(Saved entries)
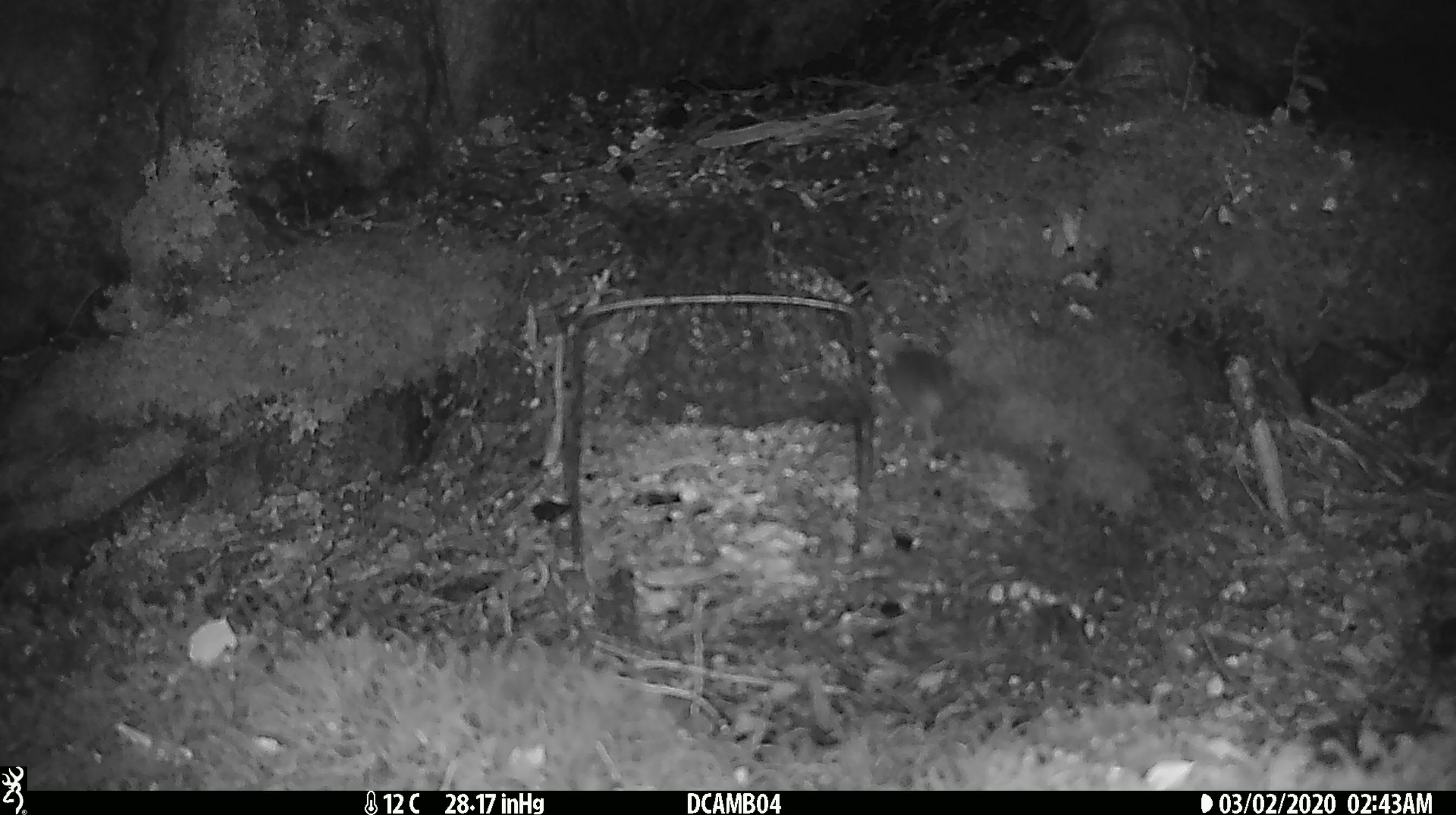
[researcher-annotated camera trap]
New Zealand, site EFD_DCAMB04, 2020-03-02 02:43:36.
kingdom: Animalia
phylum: Chordata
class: Mammalia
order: Rodentia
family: Muridae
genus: Mus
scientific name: Mus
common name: mouse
Mouse (Mus).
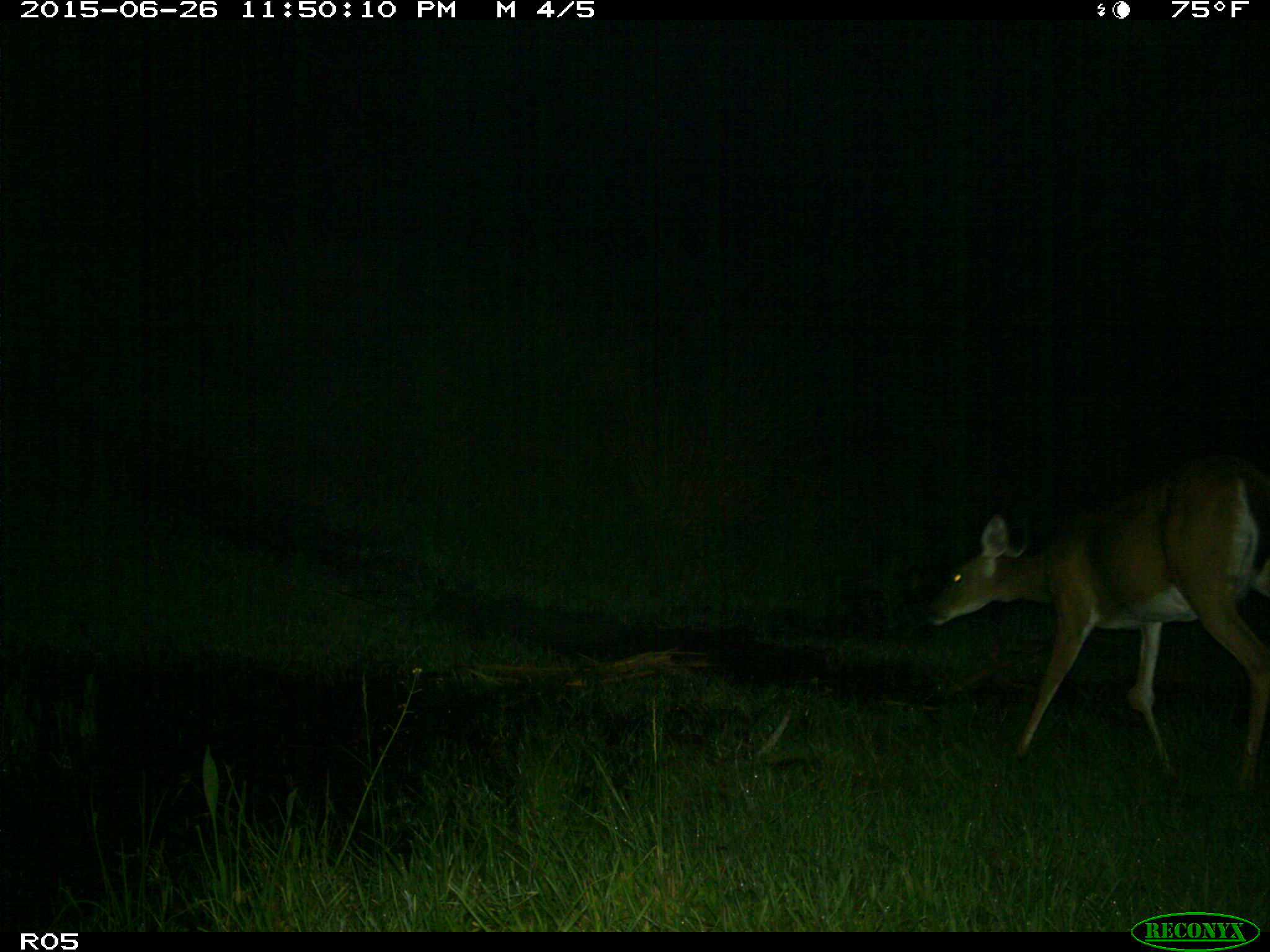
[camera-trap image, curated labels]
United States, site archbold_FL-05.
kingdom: Animalia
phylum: Chordata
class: Mammalia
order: Artiodactyla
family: Cervidae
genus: Odocoileus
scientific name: Odocoileus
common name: deer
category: unidentified deer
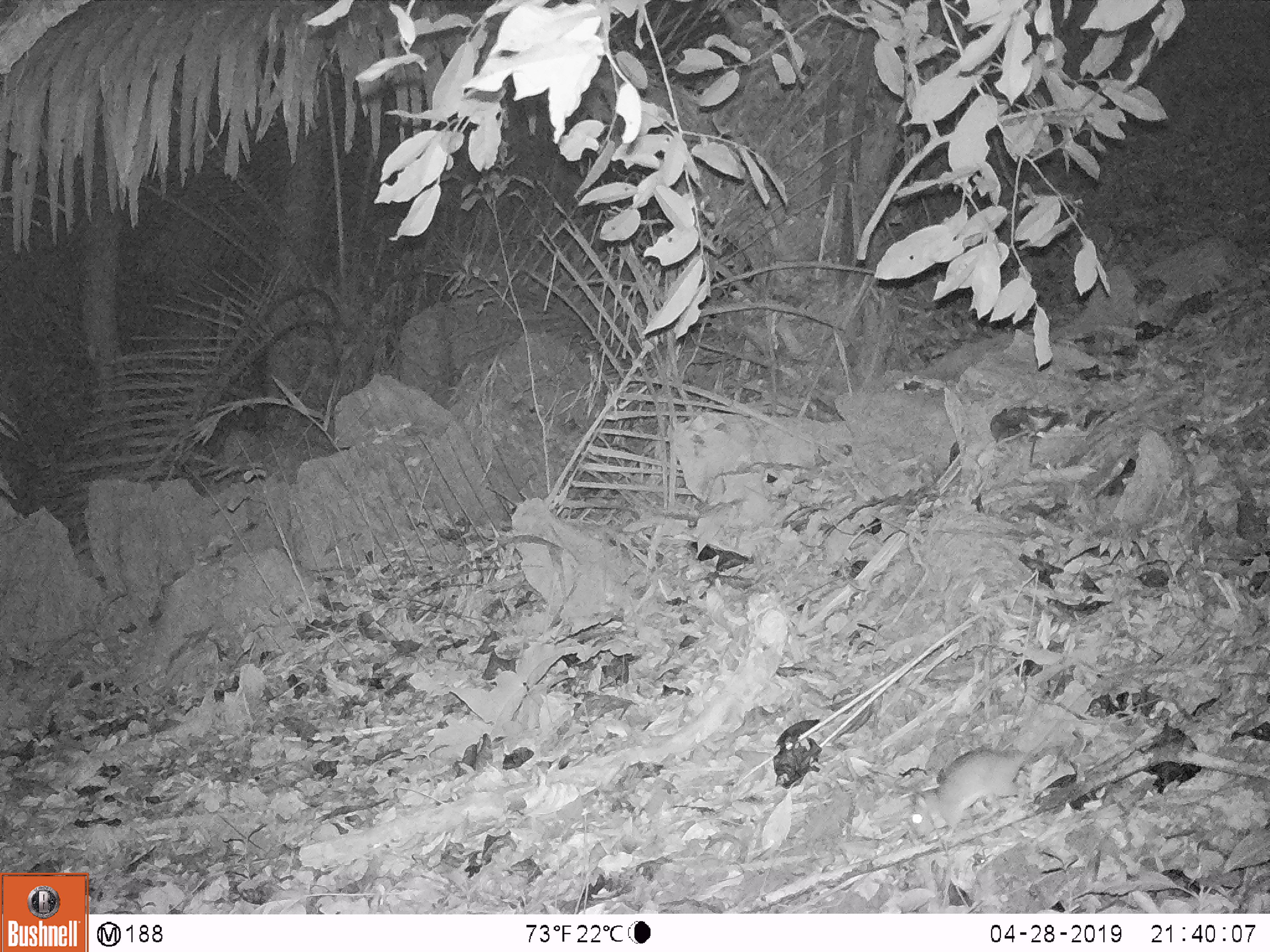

Problem to solve: Every line above needs to be written out again as it stands. Pictures do not belong in the copy.

Solution for this exercise:
[researcher-annotated camera trap]
New Zealand, site EFD_DCAMB04, 2020-03-02 02:43:36.
kingdom: Animalia
phylum: Chordata
class: Mammalia
order: Rodentia
family: Muridae
genus: Mus
scientific name: Mus
common name: mouse
Mouse (Mus).
[camera-trap image, curated labels]
United States, site archbold_FL-05.
kingdom: Animalia
phylum: Chordata
class: Mammalia
order: Artiodactyla
family: Cervidae
genus: Odocoileus
scientific name: Odocoileus
common name: deer
category: unidentified deer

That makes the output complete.